Limitations & Future Work

  • Dependency on Detection/Segmentation: The 95.6% pipeline accuracy implies that ~5% of interleaved samples are noisy. Cropping quality for small objects, occlusions, or dense clutter remains a potential bottleneck.
  • Object-Level Focus: Currently, interleaved instructions mainly replace "noun objects." Benefits for spatial relationships, action adverbs, or abstract goals (e.g., "tidy up") that are hard to represent with a single image are limited.
  • Embodiment and Task Constraints: Real-world experiments focused on single-arm pick-and-place (FANUC + food/kitchenware). Long-horizon, multi-step, dual-arm, or dexterous tasks have yet to be verified.
  • Sketch/Web Robustness Boundaries: Appendix notes failure modes for sketches; zero-shot capabilities might degrade with extremely abstract or ambiguous hand-drawn inputs.
  • Future Work: Extending interleaved grounding from objects to regions, trajectories, or relationships, and combining it with stronger open-vocabulary segmentation and online error correction, could move closer to a "point-and-act" universal manipulation interface.
  • Interleaved VLM (Flamingo, Qwen-VL, InternVL, etc.): The digital world moved from image-text pairs to arbitrary interleaved sequences to exploit web corpora; this paper extends that trajectory to the action modality.
  • VLA Models (RT-2, OpenVLA, π0, Octo, GR00T N1): Mainstream models still rely on text instructions + visual observations; this work is among the few to introduce interleaved instructions for real low-level actions.
  • VIMA: A conceptual pioneer for interleaved robot instructions, but limited to high-level planning in 2D simulation.

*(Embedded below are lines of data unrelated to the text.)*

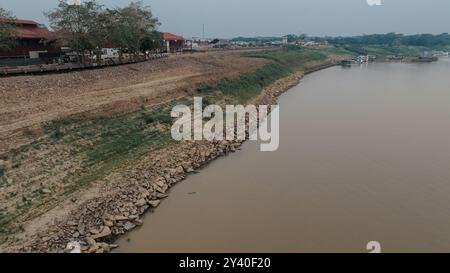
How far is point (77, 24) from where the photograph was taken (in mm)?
31250

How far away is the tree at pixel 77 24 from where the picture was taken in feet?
99.7

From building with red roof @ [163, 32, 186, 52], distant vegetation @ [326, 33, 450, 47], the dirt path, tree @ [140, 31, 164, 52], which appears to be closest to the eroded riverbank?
the dirt path

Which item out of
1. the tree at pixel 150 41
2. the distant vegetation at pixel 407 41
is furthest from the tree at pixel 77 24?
the distant vegetation at pixel 407 41

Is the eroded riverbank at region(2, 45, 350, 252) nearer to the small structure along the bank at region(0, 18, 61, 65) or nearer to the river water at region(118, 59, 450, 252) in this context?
the river water at region(118, 59, 450, 252)

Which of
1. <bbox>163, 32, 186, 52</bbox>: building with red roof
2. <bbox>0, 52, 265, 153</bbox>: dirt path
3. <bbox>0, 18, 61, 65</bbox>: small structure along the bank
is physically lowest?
<bbox>0, 52, 265, 153</bbox>: dirt path

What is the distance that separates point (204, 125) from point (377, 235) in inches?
560

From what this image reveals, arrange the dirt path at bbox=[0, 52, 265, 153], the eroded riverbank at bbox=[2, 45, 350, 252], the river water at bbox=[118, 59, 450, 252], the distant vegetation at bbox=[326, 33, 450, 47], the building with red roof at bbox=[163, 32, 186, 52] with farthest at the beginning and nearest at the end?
1. the distant vegetation at bbox=[326, 33, 450, 47]
2. the building with red roof at bbox=[163, 32, 186, 52]
3. the dirt path at bbox=[0, 52, 265, 153]
4. the river water at bbox=[118, 59, 450, 252]
5. the eroded riverbank at bbox=[2, 45, 350, 252]

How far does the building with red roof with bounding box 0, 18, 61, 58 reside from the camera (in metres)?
32.5

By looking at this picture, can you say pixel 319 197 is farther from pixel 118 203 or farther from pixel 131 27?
pixel 131 27

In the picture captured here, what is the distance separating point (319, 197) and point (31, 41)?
1363 inches

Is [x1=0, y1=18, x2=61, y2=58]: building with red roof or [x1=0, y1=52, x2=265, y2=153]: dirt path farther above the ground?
[x1=0, y1=18, x2=61, y2=58]: building with red roof

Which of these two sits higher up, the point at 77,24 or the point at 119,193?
the point at 77,24

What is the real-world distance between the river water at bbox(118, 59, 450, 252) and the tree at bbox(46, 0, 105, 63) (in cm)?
2084

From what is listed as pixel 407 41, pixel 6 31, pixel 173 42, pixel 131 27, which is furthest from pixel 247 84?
pixel 407 41
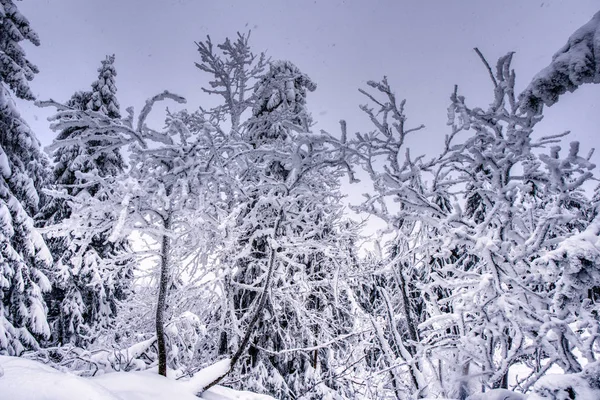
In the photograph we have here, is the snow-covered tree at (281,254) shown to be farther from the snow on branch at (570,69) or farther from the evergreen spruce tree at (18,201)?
the evergreen spruce tree at (18,201)

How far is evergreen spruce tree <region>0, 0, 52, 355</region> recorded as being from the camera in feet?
27.5

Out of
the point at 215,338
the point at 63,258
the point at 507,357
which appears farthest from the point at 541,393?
the point at 63,258

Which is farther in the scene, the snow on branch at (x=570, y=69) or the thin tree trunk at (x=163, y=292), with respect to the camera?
the thin tree trunk at (x=163, y=292)

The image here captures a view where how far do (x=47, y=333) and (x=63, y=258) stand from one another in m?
3.78

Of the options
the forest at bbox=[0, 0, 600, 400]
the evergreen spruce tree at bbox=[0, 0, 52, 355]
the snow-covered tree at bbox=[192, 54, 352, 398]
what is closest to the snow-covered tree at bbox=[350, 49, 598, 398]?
the forest at bbox=[0, 0, 600, 400]

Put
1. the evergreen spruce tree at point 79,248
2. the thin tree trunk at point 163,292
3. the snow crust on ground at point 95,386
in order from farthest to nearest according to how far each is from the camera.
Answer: the evergreen spruce tree at point 79,248 → the thin tree trunk at point 163,292 → the snow crust on ground at point 95,386

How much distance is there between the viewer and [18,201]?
859 centimetres

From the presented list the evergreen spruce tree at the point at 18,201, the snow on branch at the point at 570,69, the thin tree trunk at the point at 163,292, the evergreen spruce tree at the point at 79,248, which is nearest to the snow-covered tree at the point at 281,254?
the thin tree trunk at the point at 163,292

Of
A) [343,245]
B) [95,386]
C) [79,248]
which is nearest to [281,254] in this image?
[95,386]

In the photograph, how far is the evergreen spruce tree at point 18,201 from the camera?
8.39 meters

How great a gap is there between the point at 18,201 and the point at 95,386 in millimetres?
8865

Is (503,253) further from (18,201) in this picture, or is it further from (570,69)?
(18,201)

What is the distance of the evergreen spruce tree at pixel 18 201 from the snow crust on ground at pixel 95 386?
7507 millimetres

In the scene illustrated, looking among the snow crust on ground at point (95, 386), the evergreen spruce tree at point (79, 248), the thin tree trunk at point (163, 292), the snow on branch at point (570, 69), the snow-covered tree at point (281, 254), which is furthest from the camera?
the evergreen spruce tree at point (79, 248)
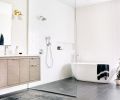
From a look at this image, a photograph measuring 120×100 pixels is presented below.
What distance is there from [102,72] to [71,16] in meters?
2.55

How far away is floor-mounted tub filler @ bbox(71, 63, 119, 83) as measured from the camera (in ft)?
16.1

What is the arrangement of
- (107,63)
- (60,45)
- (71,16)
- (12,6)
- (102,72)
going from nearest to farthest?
(12,6) → (102,72) → (107,63) → (60,45) → (71,16)

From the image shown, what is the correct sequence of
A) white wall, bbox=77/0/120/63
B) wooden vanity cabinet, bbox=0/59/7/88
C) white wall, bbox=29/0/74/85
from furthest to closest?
white wall, bbox=77/0/120/63 < white wall, bbox=29/0/74/85 < wooden vanity cabinet, bbox=0/59/7/88

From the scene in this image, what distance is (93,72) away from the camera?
16.7 ft

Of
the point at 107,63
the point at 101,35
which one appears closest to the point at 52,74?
the point at 107,63

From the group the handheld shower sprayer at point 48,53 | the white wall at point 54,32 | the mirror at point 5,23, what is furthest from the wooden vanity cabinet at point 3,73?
the handheld shower sprayer at point 48,53

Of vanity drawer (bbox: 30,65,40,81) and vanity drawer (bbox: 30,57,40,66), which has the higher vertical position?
vanity drawer (bbox: 30,57,40,66)

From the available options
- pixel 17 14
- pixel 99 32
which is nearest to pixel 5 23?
pixel 17 14

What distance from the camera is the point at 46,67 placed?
5.00 meters

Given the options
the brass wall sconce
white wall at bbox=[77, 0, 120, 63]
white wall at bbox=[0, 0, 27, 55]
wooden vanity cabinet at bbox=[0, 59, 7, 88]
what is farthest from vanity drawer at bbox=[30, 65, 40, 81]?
white wall at bbox=[77, 0, 120, 63]

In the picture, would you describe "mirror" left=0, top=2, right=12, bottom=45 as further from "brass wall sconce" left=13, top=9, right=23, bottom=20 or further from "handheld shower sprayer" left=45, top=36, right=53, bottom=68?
"handheld shower sprayer" left=45, top=36, right=53, bottom=68

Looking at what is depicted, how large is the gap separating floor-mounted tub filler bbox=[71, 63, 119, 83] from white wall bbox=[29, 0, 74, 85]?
56 centimetres

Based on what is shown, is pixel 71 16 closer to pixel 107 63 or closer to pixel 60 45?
pixel 60 45

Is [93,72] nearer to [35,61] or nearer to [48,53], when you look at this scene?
[48,53]
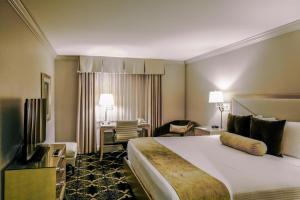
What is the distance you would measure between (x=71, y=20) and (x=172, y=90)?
379cm

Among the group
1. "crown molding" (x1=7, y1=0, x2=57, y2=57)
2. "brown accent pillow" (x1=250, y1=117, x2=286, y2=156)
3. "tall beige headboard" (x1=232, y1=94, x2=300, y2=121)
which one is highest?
"crown molding" (x1=7, y1=0, x2=57, y2=57)

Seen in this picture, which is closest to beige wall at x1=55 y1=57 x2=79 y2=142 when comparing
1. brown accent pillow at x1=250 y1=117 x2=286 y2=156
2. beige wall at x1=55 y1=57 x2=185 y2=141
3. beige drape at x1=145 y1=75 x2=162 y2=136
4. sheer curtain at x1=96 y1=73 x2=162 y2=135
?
beige wall at x1=55 y1=57 x2=185 y2=141

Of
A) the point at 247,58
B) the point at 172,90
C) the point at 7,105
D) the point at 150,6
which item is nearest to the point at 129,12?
the point at 150,6

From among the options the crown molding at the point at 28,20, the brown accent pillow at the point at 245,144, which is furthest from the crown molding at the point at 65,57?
the brown accent pillow at the point at 245,144

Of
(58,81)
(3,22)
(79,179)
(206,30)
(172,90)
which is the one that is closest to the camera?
(3,22)

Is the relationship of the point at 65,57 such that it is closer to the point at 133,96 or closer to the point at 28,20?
the point at 133,96

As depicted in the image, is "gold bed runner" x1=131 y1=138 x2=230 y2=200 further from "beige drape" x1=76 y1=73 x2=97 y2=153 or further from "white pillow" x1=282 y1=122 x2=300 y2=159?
"beige drape" x1=76 y1=73 x2=97 y2=153

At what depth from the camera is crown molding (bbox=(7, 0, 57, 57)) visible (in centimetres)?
236


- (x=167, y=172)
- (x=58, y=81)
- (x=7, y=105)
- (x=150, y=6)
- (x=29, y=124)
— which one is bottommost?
(x=167, y=172)

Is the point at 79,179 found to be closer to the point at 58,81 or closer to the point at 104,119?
the point at 104,119

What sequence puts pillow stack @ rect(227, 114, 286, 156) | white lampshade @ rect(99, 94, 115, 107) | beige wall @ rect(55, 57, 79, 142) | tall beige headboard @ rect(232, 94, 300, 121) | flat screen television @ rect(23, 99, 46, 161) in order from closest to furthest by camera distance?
1. flat screen television @ rect(23, 99, 46, 161)
2. pillow stack @ rect(227, 114, 286, 156)
3. tall beige headboard @ rect(232, 94, 300, 121)
4. white lampshade @ rect(99, 94, 115, 107)
5. beige wall @ rect(55, 57, 79, 142)

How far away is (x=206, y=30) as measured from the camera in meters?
3.41

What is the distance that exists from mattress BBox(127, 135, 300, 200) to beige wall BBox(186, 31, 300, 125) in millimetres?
1205

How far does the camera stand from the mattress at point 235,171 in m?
1.84
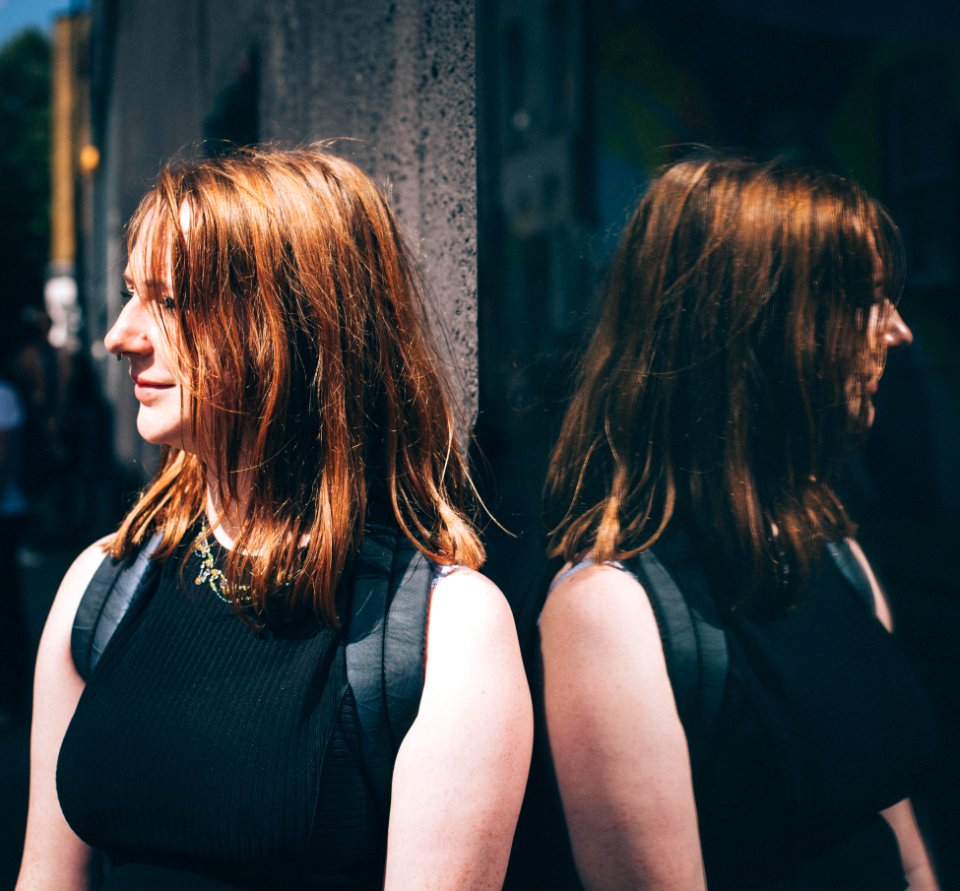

This paper fills the gap for "real world + low-level actions + large-scale data + generalization gains."
  • Insight: ① Replacing ambiguous text with in-context images is a universal strategy to reduce hallucinations and can be generalized to navigation and mobile manipulation. ② Using off-the-shelf VLMs/detectors to automatically transform existing datasets is a reproducible paradigm for low-cost multimodal data generation.

Rating

  • Novelty: ⭐⭐⭐⭐ — While interleaved instructions aren't new (VIMA), the combination of "real world + low-level continuous action + model-agnostic adaptation + automated data pipeline + attentional hallucination attribution" is a first systematic breakthrough.
  • Experimental Thoroughness: ⭐⭐⭐⭐ — Covers simulation (SimplerEnv), real robots (FANUC), cross-architecture (OpenVLA/VIMA-Bench), zero-shot modalities, and multi-dimensional ablations. Real-world tasks were somewhat limited in variety.
  • Writing Quality: ⭐⭐⭐⭐ — Problem definition is clear; the visualization of the three types of hallucinations is convincing and illustrations are intuitive.
  • Value: ⭐⭐⭐⭐ — Open-sourcing a 210k interleaved dataset and a plug-and-play paradigm provides a significant push for the VLA community with low barriers to entry and significant generalization gains.